__PROBLEMS__
1) Swap "local compute" for "local workstation" and write out the inventory reorder article from "Doing this later" up to and including "Just do it!".
2) Carry on the inventory reorder article from the point where it stops.

Supply Chain Inventory Reorder Policy Comparison - Monte Carlo Simulation, Bayesian Optimization & Tuning

18 December 2022 - 22 mins read time
Tags: Supply Chain Inventory management Monte Carlo Simulation Bayesian Optimization 3D Visualization Parallelized Processing Python

Having worked with interesting product demand data and the implementation of the product’s reorder policies and related costs, I felt driven to update and improve the Jupyter notebook of the author Mehul. He featured this notebook on his tds article: Inventory Management — Dealing with unpredictable demand. Although the notebook seemed unfinished I addressed a few important pieces: Multiprocessing Performance improvement, Improved Visualization and the required Bayesian Optimization update to version 1.3.

1. Performance improvement through multi processing

The notebook uses a this original function to calculate a large number of combinations of the reorder policy variables q representing the order quantity and r for the reorder point, when orders are to be placed. Unfortunately this was implemented as nested for loops, with the consequence that just one thread is used to calculate the whole grid.

Therefore I came up with this multiprocessing implementation below using the multiprocessing methods pools and starmap to have multiple instances invoked each starting the calculation with a subset chunk of designated variable space to be computed in parallel. For that the function has to be split up into the main invoking function and a subprocess function.

The calculation with a step-size 10 grid took over 30 mins with the original single thread code.

With multiprocessing and n=4 vcores available and specified the calculation took on datacamp workspace 8.5 mins and nearly 10 mins on azure ml with a compute resource standard-F4s-v2.

Doing this later on a local compute with n=10 threads, I hope to achieve significantly below half that. So why not use all the extra cores available? Just do it!

2. Bayesian optimization package comparison

Having not come across the GPyOpt package yet, i was curious how it does compare to the familiar bayes_opt package in terms of optimization, results and handling.

For some unknown reason the function was targeted to be minimized with the GPyOpt package, that is something I was going to change right away. The bounds of the variable space can be set as a ‘discrete type’ variable, that is quite a positive feature as we assume all parameters are indivisable and not continous. By nature of bayesian optimization, gaussian processes do work with continuous number scales and therefore this needs to be addressed by the package itself or by ourselves using them. So unlike GPyOpt in bayes_opt there needs to be provisions to make parameters discrete.

__DATA LINES__
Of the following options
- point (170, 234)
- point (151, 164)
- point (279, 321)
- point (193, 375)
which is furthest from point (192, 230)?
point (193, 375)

__RESPONSES TO THE TASKS__
1)
Doing this later on a local workstation with n=10 threads, I hope to achieve significantly below half that. So why not use all the extra cores available? Just do it!

2)
Original implementation with GPyOpt package

product = Product(4)
def fn(args):
    M = args[0][0]
    
    p_list, o_list = mc_simulation(product, M, 500)
    
    print(f' M : {M}, Profit : ${np.mean(p_list):.2f}') 
    return -np.mean(p_list)

from GPyOpt.methods import BayesianOptimization

bounds = [{'name':'M', 'type':'discrete', 'domain': range(10,10000)}]

Op = BayesianOptimization(f = fn,
                         domain = bounds,
                         model_type = 'GP',
                         acquisition_type = 'EI',
                         exact_feval = False,
                         maximize = False,
                         normalize_Y = False)

Op.run_optimization(max_iter=100)

 M : 8564.0, Profit : $-62147.29
 M : 4575.0, Profit : $156476.17
 M : 2384.0, Profit : $279090.77
 M : 1240.0, Profit : $319304.16
 M : 2762.0, Profit : $254034.81
 M : 2379, Profit : $278839.29
 M : 2380, Profit : $281127.72
 M : 1297, Profit : $321277.65
 M : 1303, Profit : $322316.54
 M : 1309, Profit : $318693.07
 M : 1305, Profit : $323975.37
 M : 1311, Profit : $319215.17
 M : 1307, Profit : $320363.83
 M : 1307, Profit : $318037.02

Op.x_opt

array([1305.])

So best parameter is M = 1305 with a simulated Profit of rounded 324K.

So this is straight forward and not many iterations of optimization needed, of course there was only a single parameter.

Let’s check out bayes_opt: we introduce the discretizer function that converts any parameter to integer before it is simulated with. Its result is fed into the optimization function only changed in name. More changes of course in setting up the optimization methods themselves and of course properly setting a fixed random state for the Random Number Generator in numpy.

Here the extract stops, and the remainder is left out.